IACS seminars are generally held every other Friday at lunchtime during the academic year. Students, faculty and others interested in computational science and applied computation are welcome to attend. See the calendar page for ways to find out about future seminars.
Fall 2013 IACS Seminar Series
September 13, 2013
John Hasbrouck Van Vleck Professor of Pure and Applied Physics
Using Computation to Diagnose and Predict Heart Disease
The patterns of blood flow in arteries are crucial in determining the onset and progression of heart disease. These patterns can only be captured by simulations, assuming that the important details at different scales are properly described. This presentation will give an overview of our efforts to construct multiscale models of arterial blood flow based on the lattice Boltzmann equation.
September 27, 2013
Senior Principal Engineer and Program Leader for Materials Design, Design and Technology Group, Intel Corp.; IACS Distinguished Scientist in Residence
Prediction, Renaissance, and Cognition - 3 Questions for Computing
With the increasing power of computing, humans appear to be on the verge of a golden era in use of computing to address problems in all areas including energy, health, and information. Extrapolating the ever-increasing efficacy of hardware and software, it appears that we are moving towards being totally predictive and even exceeding the computing power of the brain. Based on our work on several aspects of modeling covering areas of chemistry and materials science, we will address the feasibility of such a vision and look back to history and renaissance to distill the lessons for the future of computing.
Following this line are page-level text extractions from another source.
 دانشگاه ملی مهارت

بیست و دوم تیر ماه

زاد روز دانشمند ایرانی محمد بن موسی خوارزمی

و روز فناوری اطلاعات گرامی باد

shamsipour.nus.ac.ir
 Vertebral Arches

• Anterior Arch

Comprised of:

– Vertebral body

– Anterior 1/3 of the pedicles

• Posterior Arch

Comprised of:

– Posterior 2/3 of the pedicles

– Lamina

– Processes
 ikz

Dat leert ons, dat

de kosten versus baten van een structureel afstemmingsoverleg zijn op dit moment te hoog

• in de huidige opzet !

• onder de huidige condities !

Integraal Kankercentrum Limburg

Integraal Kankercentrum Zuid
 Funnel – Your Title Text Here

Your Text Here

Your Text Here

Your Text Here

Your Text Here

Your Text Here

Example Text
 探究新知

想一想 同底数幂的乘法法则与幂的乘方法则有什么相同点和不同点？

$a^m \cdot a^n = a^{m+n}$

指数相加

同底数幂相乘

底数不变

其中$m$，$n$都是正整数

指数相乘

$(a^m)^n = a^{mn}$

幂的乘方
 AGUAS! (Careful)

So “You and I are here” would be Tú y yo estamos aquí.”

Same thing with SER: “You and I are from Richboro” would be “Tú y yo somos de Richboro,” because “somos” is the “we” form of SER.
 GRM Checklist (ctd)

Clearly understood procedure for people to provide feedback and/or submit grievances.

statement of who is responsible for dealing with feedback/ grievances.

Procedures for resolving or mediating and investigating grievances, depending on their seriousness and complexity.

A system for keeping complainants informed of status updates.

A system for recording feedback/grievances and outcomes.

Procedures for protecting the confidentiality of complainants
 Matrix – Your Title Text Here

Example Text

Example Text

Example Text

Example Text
In this journey, we hope to take you back to the future in which prediction has been one of the most sought after goals for humans.
October 11, 2013
Dmitri "Mitya" Chklovskii
Janelia Lab Head, Howard Hughes Medical Institute
How the Brain Handles Big Data: Online Algorithms in Neurons
Our brains constantly handle big data streamed by our sensory organs. Yet, how this is done in neurons, elementary building blocks of the brain, is not understood. We propose to view a neuron as a signal processing device representing its high-dimensional input by a synaptic weight vector scaled by its output. A neuron accomplishes this task by running two online algorithms: a slow algorithm which adjusts synaptic weights to extract the most non-Gaussian projection of the high-dimensional input, and a fast algorithm which estimates the projection amplitude. Both online algorithms rely on sparsity-inducing regularizers and have provable regret bounds. The steps of these algorithms account for the salient physiological features of neurons such as leaky integration, non-linear output function, Hebbian synaptic plasticity rules, and sparse connectivity and activity. Thus, our work should help model biological neural circuits and develop biologically inspired computing.
October 25, 2013
Director of Data Science, Institute for Quantitative Social Science, Harvard
10 Simple Rules for the Care and Feeding of Scientific Data
Increasingly, scientific publications and claims are based on ever-increasing volumes of data. Once the publication is complete, it is often difficult for others to locate the data and accompanying analyses, and once located, often challenging to make sense of them. For scientific results to continue being subject to verification and extension, we in the scientific community must ensure that good data management, with sufficient transparency and accessibility of data and analyses, become essential and ordinary elements of the research cycle. In this paper, we present 10 simple rules to help scientists towards this goal.
November 8, 2013
Director, Analog Devices Lyric Labs
Probabilistic Programming and Probability Processing
We are developing a computing stack for Bayesian inference and machine learning, including integrated circuits, probabilistic programming languages, compilers, and applications. Our first probability processor hardware demonstrates orders of magnitude wins on machine learning and statistical inference benchmarks. We are developing open-source probability programming languages that help enable rapid prototyping and development of statistical machine learning applications. We will demonstrate some applications that we are building on top of the probability processing stack.
November 22, 2013
Assistant Professor of Computer Science, Universite de Sherbrooke, Canada
Deep Learning for Distribution Estimation
Deep learning methods attempt to learn a deep and distributed representation of data directly from its low-level representation. The motivating argument is that high-dimensional data in AI-related domains (speech, computer vision, natural language) can take a more meaningful representation as a decomposition into several layers of abstractions, decomposing its different factors of variation. Deep learning methods thus try to discover and learn this representation directly from data.